Furthermore, the New York Times was very honest, although they separated the stories by many, many sheets of paper in the print edition. The New York Times was at least honest about the fact that Americans are also amongst those who are still very, very dependent upon fossil fuels and this includes all the people who use those fossil fuels to get themselves to that meeting in Paris.

And the article by Jeff Sommer that appeared in yesterday’s edition of the New York Times points out that Americans are, by the million, celebrating the fact that gasoline is now at $2 a gallon or less. The economic, political, and environmental issues that are implied in this particular story also remind us that we are, in the most advanced economy on earth, still tremendously dependent upon fossil fuels–so dependent that a movement in the price of gasoline by just a few cents can ricochet throughout the entire economy.

Christians looking at this agreement in Paris should understand that one of the presumptions in this agreement is that there will be new technologies that will replace our dependence upon fossil fuels. We should, by the way, hope that that will be true, because if so, it would lead to an abundance, a spreading, of human flourishing far beyond what can be brought about fossil fuels. We should hope, without any kind of complication that might be involved in a trade-off with the kinds of carbon emissions that are believed by so many scientists to relate to the process of climate change.

Insofar as anything in this agreement leads to an increase in human flourishing by perhaps even incentivizing that kind of development of new technologies, that would be a good thing, but we still have to recognize that much of the worldview embedded in the very core of this document is one that sees human beings as the problem. And we also need to recognize that the political compromise that is represented by this plan explains why so few of these international agreements, certainly on this scale, certainly on an issue of this complexity, actually represent turning points at all.

| Dataset content |
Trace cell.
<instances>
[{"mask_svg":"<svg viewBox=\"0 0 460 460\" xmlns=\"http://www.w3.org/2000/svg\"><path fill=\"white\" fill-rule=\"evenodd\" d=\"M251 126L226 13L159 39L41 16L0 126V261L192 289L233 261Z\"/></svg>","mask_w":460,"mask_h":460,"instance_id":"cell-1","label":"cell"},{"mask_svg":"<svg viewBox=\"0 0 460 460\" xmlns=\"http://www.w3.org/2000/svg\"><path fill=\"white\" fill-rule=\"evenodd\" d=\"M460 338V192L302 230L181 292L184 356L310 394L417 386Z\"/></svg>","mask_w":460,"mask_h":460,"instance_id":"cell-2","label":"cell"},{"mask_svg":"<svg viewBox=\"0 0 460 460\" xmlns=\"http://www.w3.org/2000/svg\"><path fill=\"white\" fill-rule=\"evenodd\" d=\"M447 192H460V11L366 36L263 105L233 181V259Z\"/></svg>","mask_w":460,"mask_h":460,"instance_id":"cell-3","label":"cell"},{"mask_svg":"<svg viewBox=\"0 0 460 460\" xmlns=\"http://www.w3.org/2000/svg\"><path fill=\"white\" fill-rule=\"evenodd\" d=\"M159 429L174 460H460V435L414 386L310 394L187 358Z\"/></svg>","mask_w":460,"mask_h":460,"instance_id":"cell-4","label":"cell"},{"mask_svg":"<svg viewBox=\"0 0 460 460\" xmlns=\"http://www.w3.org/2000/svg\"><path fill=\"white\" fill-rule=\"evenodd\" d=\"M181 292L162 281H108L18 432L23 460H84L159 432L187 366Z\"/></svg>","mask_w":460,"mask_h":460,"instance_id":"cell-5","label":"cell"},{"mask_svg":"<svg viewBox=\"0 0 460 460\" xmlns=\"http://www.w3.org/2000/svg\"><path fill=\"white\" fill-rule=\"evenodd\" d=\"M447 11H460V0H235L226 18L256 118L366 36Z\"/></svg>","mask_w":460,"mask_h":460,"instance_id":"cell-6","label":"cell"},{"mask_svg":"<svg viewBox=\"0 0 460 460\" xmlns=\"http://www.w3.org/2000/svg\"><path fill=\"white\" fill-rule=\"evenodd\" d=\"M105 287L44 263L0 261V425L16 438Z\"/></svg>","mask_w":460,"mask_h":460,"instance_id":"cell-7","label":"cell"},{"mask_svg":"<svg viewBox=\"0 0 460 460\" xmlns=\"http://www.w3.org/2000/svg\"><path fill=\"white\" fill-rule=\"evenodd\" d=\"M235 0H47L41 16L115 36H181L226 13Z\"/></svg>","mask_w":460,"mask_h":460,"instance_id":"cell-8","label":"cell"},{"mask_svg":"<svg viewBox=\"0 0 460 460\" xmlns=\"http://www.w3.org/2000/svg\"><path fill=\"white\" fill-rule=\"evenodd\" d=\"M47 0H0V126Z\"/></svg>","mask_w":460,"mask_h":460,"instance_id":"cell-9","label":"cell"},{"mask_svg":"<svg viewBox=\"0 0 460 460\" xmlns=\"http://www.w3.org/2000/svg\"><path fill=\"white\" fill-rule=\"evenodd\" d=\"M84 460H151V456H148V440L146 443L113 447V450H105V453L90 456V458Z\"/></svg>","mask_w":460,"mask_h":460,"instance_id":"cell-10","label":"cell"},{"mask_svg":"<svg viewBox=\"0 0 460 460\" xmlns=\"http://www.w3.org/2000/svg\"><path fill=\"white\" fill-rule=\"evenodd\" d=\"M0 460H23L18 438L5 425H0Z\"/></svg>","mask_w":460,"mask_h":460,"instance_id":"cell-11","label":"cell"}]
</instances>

| Task instructions |
Could you write out, word for word, everything in the fossil fuel commentary from "Furthermore, the New" down to "meeting in Paris."?

| Worked answer |
Furthermore, the New York Times was very honest, although they separated the stories by many, many sheets of paper in the print edition. The New York Times was at least honest about the fact that Americans are also amongst those who are still very, very dependent upon fossil fuels and this includes all the people who use those fossil fuels to get themselves to that meeting in Paris.